──────── Selection

# Nj raw ?



## Chris McDonald (May 29, 2008)

Hoping some of you NJ guys can point me to cheap raw food in the NJ or Eastern PA, Sothern NY area. I have in the past gotten a good bit of food from this place http://bravosnaturalrearing.com/Main/products.htm . And I just found this place http://www.raawenergy.com/RaawEnergy_prices.htm that is pretty close to me. I kind of like the pre wrapped 5 pound tubes of mixed meat, bone and organs as the base diet and feed it frozen. I can buy a few 100 pounds at a time and get a break in cost when I do depending where and what I am buying. 
Anyplace anyone can point me in will be appreciated. If anyone knows of anyone selling whole chickens in the NJ area that may be a help as well
Thanks!


----------



## Jonathan Katz (Jan 11, 2010)

I go to Goffle Chicken farm. It is a fresh kill cage free farm. They don't have any deals, but they have huge selection. I buy their patties. It's made up of chicken, turkey, bone and orgen meat. My older female has food allergies and I buy her fresh duck.

Get some chicken for yourself while you are there! It's delish!

http://www.gofflepoultry.com


----------



## Chris McDonald (May 29, 2008)

Thanks Jonathan, never been there bet they have good people food. There is a place in Newark that lets you pick them alive them wait for them to get prepped. It’s just to expensive to feed to dogs on a regular basses. Its funny because in the area of NJ I live I there are tons of old chicken copes all over the place. What’s left of the little mom and pop chicken and egg farmers. When you talk to the old timers they all talk about one or two big chicken facilities that put all the small guys out of business years ago. Now NJ is just filled with long skinny sheds with low roofs that are about to cave in. 
Ill actually give this place a drive by, thanks again.


----------



## Kevin Walsh (Sep 8, 2009)

find a wholesale meat seller (http://www.magicyellow.com/category/Poultry_Wholesale/-State_NJ.html). 
I get chicken backs or necks for about .38/lb.
Feed half a cup of kibble every other day or so to cover vitamins.

I get 160 lbs of meat for $60, a bag of Diamond Extreme Athlete for $35 @ Menards, and I am good to go for a month and a half or two (five dogs, two adults and three 7 month old pups who EAT).

I started feeding the chicken backs to save money (about 2/3rd's the cost of kibble) but after seeing the results in my dogs and comparing the pups to other folks who are not feeding raw, I have to admit, I will be hard pressed to go back to only kibble.
The muscle mass and density is superior to litter mates not on raw diet, and well and a much softer and nicer coat.

good luck.


----------



## Brian Anderson (Dec 2, 2010)

────────────────

» **Exercise goal**: Extend the forum thread on sourcing raw dog food in New Jersey, picking up after its final line. The rows are not required for this work.

──────── Dataset entries

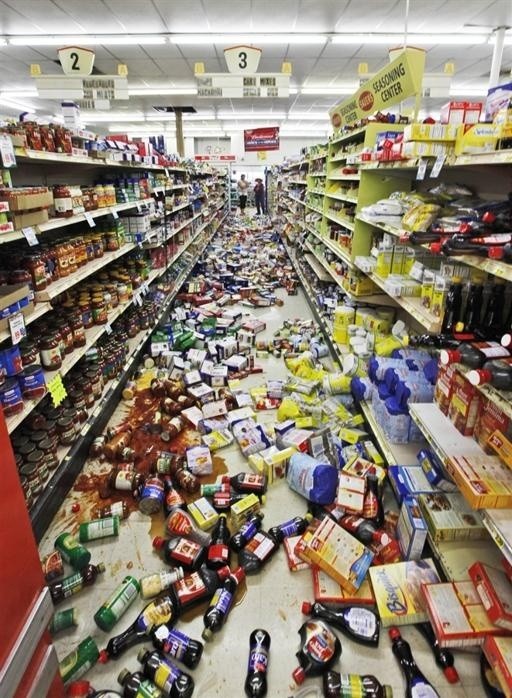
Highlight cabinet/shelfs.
[1,138,231,554]
[284,118,511,698]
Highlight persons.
[236,173,250,216]
[253,178,265,215]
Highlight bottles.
[91,377,193,469]
[38,234,78,285]
[400,197,511,266]
[49,471,460,698]
[411,275,511,391]
[52,179,116,219]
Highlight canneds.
[0,121,335,582]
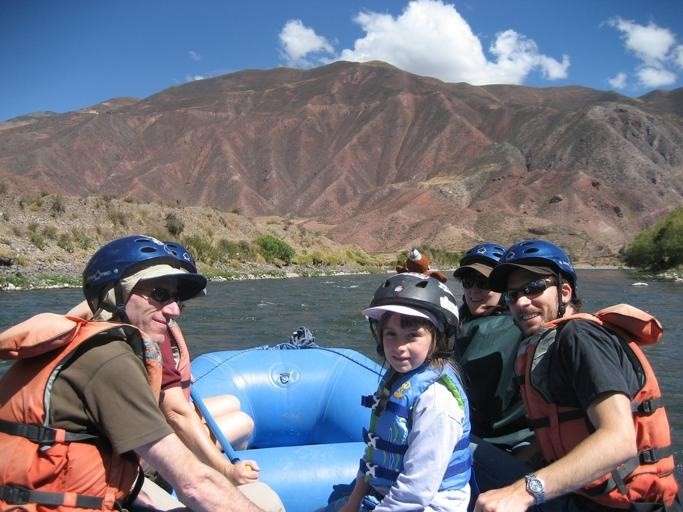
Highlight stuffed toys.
[394,249,448,284]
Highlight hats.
[488,261,565,292]
[91,261,207,322]
[360,303,448,335]
[454,256,497,279]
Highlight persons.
[452,243,543,446]
[0,237,284,512]
[313,271,470,512]
[65,243,260,487]
[474,239,678,512]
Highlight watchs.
[522,471,545,505]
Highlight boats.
[171,346,402,511]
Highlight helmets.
[497,240,577,282]
[83,235,180,314]
[370,272,461,338]
[162,241,197,271]
[461,244,508,262]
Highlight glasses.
[502,278,563,306]
[459,274,491,290]
[132,287,180,304]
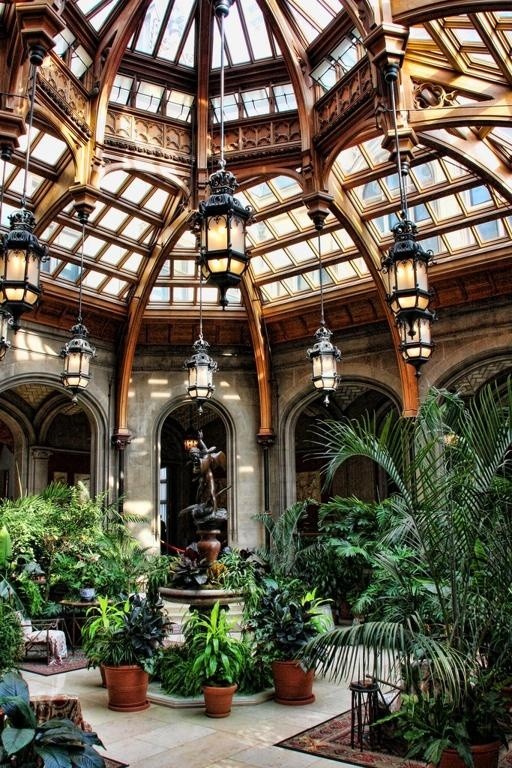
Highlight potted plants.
[76,555,103,600]
[250,580,318,707]
[323,380,509,766]
[91,592,166,714]
[185,611,242,720]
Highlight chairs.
[18,618,64,666]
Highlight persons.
[179,429,232,531]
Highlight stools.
[347,675,379,755]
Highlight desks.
[60,596,113,656]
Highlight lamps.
[306,219,343,408]
[0,44,47,335]
[60,211,98,407]
[182,237,220,417]
[190,0,257,311]
[375,63,438,341]
[396,161,438,382]
[0,145,13,362]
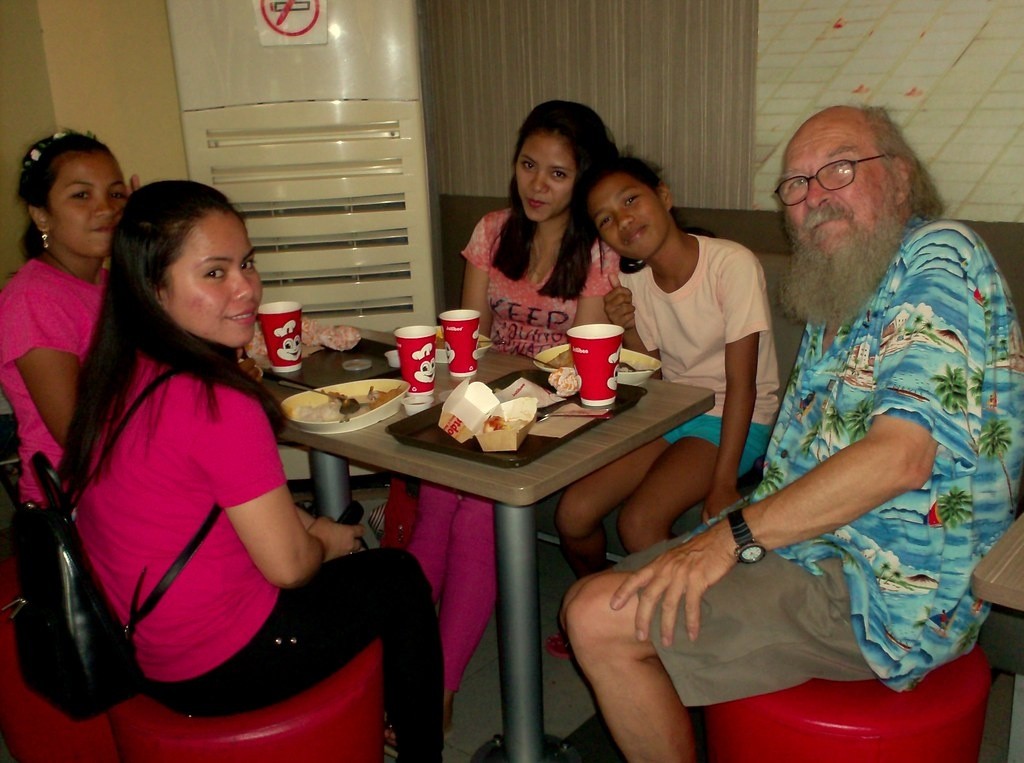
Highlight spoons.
[533,408,612,423]
[278,380,360,415]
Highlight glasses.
[771,151,887,209]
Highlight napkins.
[528,402,607,440]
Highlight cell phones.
[335,500,365,526]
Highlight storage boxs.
[437,377,538,452]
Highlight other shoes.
[545,628,576,660]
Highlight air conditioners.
[166,1,442,333]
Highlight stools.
[706,644,991,763]
[0,555,383,763]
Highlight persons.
[385,98,778,763]
[0,127,442,763]
[558,105,1024,763]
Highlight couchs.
[442,195,1024,673]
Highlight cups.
[567,324,624,406]
[438,309,481,378]
[394,324,436,397]
[257,301,303,373]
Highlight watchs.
[727,507,768,567]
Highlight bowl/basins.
[533,341,661,386]
[401,395,433,416]
[384,350,401,367]
[281,379,411,434]
[432,325,494,364]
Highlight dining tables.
[228,324,714,763]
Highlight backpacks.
[0,362,280,725]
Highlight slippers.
[382,719,457,759]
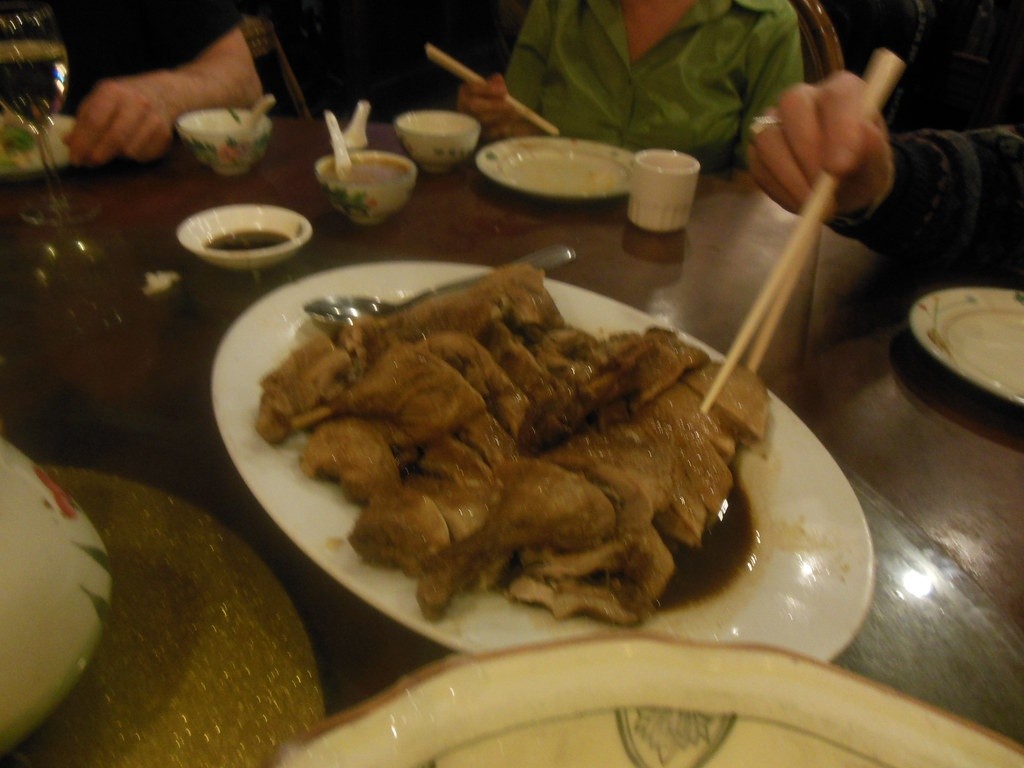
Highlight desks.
[0,113,1024,766]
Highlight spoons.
[342,101,371,147]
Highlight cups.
[627,148,700,231]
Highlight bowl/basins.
[395,110,480,173]
[313,151,417,225]
[175,106,271,170]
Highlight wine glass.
[0,5,100,222]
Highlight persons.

────────────────

» **Answer to the problem**:
Kevin Walsh said:


> find a wholesale meat seller (http://www.magicyellow.com/category/Poultry_Wholesale/-State_NJ.html).
> I get chicken backs or necks for about .38/lb.
> Feed half a cup of kibble every other day or so to cover vitamins.
> 
> ...


Kevin the dogs are meat and guts eaters by nature. They don't require any kibble for vitamins. Everything they need is in the raw if its properly put together. I don't have a piece of kibble on my place (8 dogs). I agree the raw is superior 9 times out of 10. JMO


----------



## Kevin Walsh (Sep 8, 2009)

thanks brian

"I get chicken backs or necks for about .38/lb.
Feed half a cup of kibble every other day or so to cover vitamins."

i.e. no time to "properly put together"....Call it the lazy man's raw diet I guess....or in my case the busy man's raw diet

I draw the line when I am spending more time feeding the dogs than I do feeding myself and the kids ; )



Brian Anderson said:


> Kevin the dogs are meat and guts eaters by nature. They don't require any kibble for vitamins. Everything they need is in the raw if its properly put together. I don't have a piece of kibble on my place (8 dogs). I agree the raw is superior 9 times out of 10. JMO


----------



## Brian Anderson (Dec 2, 2010)

Kevin Walsh said:


> thanks brian
> 
> "I get chicken backs or necks for about .38/lb.
> Feed half a cup of kibble every other day or so to cover vitamins."
> ...


I hear ya Kev... I wasnt being critical... I am just as bad or worse on some days. Thank goodness for my wife who is top flight at dog husbandry.


----------



## Maren Bell Jones (Jun 7, 2006)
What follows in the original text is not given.